Perf histograms

The perf histograms build on perf counters infrastructure. Histograms are built for a number of counters and simplify gathering data on which groups of counter values occur most often over time.Perf histograms are currently unsigned 64-bit integer counters, so they’re mostly useful for time and sizes.
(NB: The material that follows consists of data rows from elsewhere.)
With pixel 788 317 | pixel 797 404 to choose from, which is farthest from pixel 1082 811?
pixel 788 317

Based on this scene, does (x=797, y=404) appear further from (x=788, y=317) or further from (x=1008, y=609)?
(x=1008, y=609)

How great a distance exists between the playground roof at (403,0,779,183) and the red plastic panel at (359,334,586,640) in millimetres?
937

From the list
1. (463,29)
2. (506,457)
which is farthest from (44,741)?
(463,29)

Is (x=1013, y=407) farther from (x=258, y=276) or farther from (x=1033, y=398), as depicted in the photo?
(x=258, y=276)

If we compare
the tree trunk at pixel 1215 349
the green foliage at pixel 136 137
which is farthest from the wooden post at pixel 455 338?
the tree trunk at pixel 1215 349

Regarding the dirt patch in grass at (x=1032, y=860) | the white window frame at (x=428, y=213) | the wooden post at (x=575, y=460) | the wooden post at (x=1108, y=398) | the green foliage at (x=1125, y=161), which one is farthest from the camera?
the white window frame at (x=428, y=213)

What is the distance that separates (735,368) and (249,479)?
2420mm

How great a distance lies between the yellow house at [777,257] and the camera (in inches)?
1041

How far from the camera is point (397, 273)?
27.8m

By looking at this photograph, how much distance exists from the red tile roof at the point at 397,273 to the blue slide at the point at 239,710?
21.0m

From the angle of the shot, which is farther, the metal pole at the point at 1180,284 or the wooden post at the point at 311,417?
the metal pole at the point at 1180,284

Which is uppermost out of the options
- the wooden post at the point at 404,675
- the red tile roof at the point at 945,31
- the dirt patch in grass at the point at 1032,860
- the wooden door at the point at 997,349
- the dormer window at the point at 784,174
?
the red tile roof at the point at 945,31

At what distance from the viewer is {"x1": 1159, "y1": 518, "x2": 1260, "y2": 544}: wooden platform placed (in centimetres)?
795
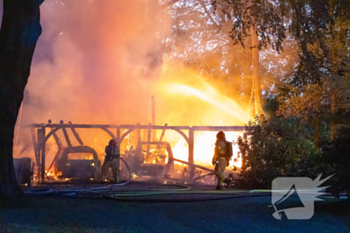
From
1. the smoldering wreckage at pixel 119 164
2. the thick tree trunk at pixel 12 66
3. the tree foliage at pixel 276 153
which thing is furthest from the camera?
the smoldering wreckage at pixel 119 164

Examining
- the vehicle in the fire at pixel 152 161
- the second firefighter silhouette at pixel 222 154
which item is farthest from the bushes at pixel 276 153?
the vehicle in the fire at pixel 152 161

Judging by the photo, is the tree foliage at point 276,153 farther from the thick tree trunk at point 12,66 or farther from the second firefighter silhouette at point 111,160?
the thick tree trunk at point 12,66

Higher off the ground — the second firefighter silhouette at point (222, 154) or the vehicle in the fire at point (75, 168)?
the second firefighter silhouette at point (222, 154)

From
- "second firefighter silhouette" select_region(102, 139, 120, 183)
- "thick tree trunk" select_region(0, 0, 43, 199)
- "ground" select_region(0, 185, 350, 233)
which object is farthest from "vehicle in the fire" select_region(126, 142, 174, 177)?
"thick tree trunk" select_region(0, 0, 43, 199)

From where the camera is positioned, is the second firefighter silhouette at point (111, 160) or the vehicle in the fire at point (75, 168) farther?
the vehicle in the fire at point (75, 168)

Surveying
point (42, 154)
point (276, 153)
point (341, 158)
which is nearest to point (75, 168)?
point (42, 154)
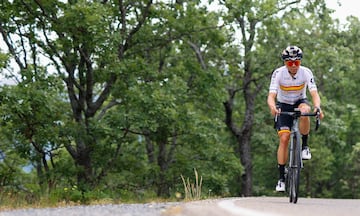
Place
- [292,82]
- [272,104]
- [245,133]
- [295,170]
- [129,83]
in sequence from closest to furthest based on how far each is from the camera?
[295,170] → [272,104] → [292,82] → [129,83] → [245,133]

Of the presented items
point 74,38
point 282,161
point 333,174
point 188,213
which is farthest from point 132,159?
point 333,174

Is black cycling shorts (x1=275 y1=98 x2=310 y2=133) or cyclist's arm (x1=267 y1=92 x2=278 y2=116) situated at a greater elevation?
cyclist's arm (x1=267 y1=92 x2=278 y2=116)

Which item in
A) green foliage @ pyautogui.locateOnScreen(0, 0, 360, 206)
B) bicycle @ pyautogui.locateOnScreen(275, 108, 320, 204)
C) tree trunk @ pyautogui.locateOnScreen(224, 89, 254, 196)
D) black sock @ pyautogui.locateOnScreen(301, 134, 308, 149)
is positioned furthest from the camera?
tree trunk @ pyautogui.locateOnScreen(224, 89, 254, 196)

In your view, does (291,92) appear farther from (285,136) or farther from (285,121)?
(285,136)

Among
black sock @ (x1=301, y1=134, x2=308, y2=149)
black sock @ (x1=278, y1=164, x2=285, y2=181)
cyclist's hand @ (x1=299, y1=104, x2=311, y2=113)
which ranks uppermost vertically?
cyclist's hand @ (x1=299, y1=104, x2=311, y2=113)

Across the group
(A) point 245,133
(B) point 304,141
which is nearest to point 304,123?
(B) point 304,141

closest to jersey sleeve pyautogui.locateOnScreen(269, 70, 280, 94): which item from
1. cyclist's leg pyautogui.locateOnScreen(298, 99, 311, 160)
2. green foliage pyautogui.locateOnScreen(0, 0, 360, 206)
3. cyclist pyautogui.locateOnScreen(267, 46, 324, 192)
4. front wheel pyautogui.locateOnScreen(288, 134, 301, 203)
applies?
cyclist pyautogui.locateOnScreen(267, 46, 324, 192)

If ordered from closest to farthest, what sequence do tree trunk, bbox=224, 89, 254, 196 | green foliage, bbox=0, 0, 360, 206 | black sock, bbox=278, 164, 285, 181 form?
black sock, bbox=278, 164, 285, 181 → green foliage, bbox=0, 0, 360, 206 → tree trunk, bbox=224, 89, 254, 196

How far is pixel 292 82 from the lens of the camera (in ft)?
27.2

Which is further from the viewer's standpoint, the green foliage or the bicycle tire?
the green foliage

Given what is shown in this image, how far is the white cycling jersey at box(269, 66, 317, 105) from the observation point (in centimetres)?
829

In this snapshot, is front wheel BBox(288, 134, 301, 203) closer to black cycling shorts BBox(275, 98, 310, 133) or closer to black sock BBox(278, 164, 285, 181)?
black cycling shorts BBox(275, 98, 310, 133)

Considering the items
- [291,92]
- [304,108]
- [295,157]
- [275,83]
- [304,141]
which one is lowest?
[295,157]

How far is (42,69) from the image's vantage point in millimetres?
18156
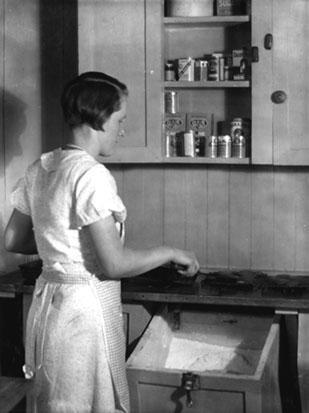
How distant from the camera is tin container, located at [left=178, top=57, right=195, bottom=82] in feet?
11.0

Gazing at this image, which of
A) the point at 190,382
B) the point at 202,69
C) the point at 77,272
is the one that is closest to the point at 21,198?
the point at 77,272

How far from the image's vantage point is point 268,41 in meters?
3.09

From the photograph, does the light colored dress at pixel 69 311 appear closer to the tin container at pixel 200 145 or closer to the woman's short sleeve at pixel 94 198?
the woman's short sleeve at pixel 94 198

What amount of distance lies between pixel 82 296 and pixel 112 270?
17 centimetres

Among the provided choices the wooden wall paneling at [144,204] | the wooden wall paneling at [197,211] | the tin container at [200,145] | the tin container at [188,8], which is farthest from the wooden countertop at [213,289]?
the tin container at [188,8]

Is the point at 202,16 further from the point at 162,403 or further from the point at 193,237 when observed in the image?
the point at 162,403

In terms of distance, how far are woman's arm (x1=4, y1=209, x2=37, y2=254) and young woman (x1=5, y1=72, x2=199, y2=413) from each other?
16 cm

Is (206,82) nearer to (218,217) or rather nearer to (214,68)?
(214,68)

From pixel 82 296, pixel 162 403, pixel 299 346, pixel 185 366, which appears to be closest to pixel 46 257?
pixel 82 296

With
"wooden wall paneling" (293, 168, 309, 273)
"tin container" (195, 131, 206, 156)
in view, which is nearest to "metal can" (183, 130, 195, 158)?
"tin container" (195, 131, 206, 156)

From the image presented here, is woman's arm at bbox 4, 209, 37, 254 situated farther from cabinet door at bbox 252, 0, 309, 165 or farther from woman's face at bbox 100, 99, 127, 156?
cabinet door at bbox 252, 0, 309, 165

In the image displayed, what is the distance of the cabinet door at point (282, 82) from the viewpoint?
309cm

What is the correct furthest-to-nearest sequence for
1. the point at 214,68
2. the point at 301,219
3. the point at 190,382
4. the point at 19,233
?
the point at 301,219, the point at 214,68, the point at 19,233, the point at 190,382

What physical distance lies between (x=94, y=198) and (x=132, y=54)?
53.5 inches
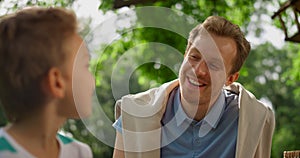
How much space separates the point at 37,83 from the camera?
43.0 inches

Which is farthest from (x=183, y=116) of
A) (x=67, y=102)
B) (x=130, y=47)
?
(x=130, y=47)

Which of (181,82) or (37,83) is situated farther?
(181,82)

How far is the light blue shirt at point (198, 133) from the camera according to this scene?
6.74 feet

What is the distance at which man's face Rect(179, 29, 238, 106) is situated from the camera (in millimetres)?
1964

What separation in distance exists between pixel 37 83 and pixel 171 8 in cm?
378

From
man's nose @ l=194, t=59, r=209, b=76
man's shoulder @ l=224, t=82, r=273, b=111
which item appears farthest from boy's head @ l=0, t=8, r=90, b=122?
man's shoulder @ l=224, t=82, r=273, b=111

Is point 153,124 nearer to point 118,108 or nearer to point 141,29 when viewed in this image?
point 118,108

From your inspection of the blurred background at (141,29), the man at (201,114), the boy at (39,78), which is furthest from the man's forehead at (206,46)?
the boy at (39,78)

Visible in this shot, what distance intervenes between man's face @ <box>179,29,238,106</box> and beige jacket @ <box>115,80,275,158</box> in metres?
0.09

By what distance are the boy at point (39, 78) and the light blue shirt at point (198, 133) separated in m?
0.93

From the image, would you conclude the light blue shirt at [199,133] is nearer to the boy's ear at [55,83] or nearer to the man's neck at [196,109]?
the man's neck at [196,109]

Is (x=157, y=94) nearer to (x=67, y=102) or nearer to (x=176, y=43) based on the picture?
(x=67, y=102)

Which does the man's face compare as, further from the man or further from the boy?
the boy

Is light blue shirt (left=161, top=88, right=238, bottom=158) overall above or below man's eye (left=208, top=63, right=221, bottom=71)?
below
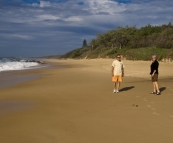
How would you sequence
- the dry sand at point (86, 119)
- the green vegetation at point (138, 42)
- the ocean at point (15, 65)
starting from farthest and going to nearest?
the green vegetation at point (138, 42)
the ocean at point (15, 65)
the dry sand at point (86, 119)

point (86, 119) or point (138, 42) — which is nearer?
point (86, 119)

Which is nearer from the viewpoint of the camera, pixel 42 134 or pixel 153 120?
pixel 42 134

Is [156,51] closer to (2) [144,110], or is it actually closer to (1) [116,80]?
(1) [116,80]

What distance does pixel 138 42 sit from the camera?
150 feet

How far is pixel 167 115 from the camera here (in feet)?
19.1

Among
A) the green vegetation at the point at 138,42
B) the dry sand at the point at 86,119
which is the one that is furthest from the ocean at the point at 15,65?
the dry sand at the point at 86,119

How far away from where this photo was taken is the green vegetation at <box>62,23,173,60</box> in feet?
115

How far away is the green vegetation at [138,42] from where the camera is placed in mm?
34972

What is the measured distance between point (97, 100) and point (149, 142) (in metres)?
3.95

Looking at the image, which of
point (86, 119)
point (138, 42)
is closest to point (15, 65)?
point (138, 42)

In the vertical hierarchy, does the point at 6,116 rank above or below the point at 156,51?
below

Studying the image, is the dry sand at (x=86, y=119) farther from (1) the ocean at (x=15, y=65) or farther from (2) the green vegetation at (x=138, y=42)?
(2) the green vegetation at (x=138, y=42)

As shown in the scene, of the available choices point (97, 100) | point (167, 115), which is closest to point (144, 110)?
point (167, 115)

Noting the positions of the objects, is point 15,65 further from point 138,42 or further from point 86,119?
point 86,119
Data dumped by perf histogram can then be feed into other analysis tools/scripts.

Access

The perf histogram data are accessed via the admin socket. For example:

  1. ceph daemon osd.0 perf histogram schema
  2. ceph daemon osd.0 perf histogram dump

Collections

The histograms are grouped into named collections, normally representing a subsystem or an instance of a subsystem. For example, the internal throttle mechanism reports statistics on how it is throttling, and each instance is named something like:

  1. op_r_latency_out_bytes_histogram
  2. op_rw_latency_in_bytes_histogram
  3. op_rw_latency_out_bytes_histogram
  4. ...

Schema

The perf histogram schema command dumps a json description of which values are available, and what their type is. Each named value as a type bitfield, with the 5-th bit always set and following bits defined.

bitmeaning
1floating point value
2unsigned 64-bit integer value
4average (sum + count pair)
8counter (vs gauge)

In other words, histogram of type “18” is a histogram of unsigned 64-bit integer values (16 + 2).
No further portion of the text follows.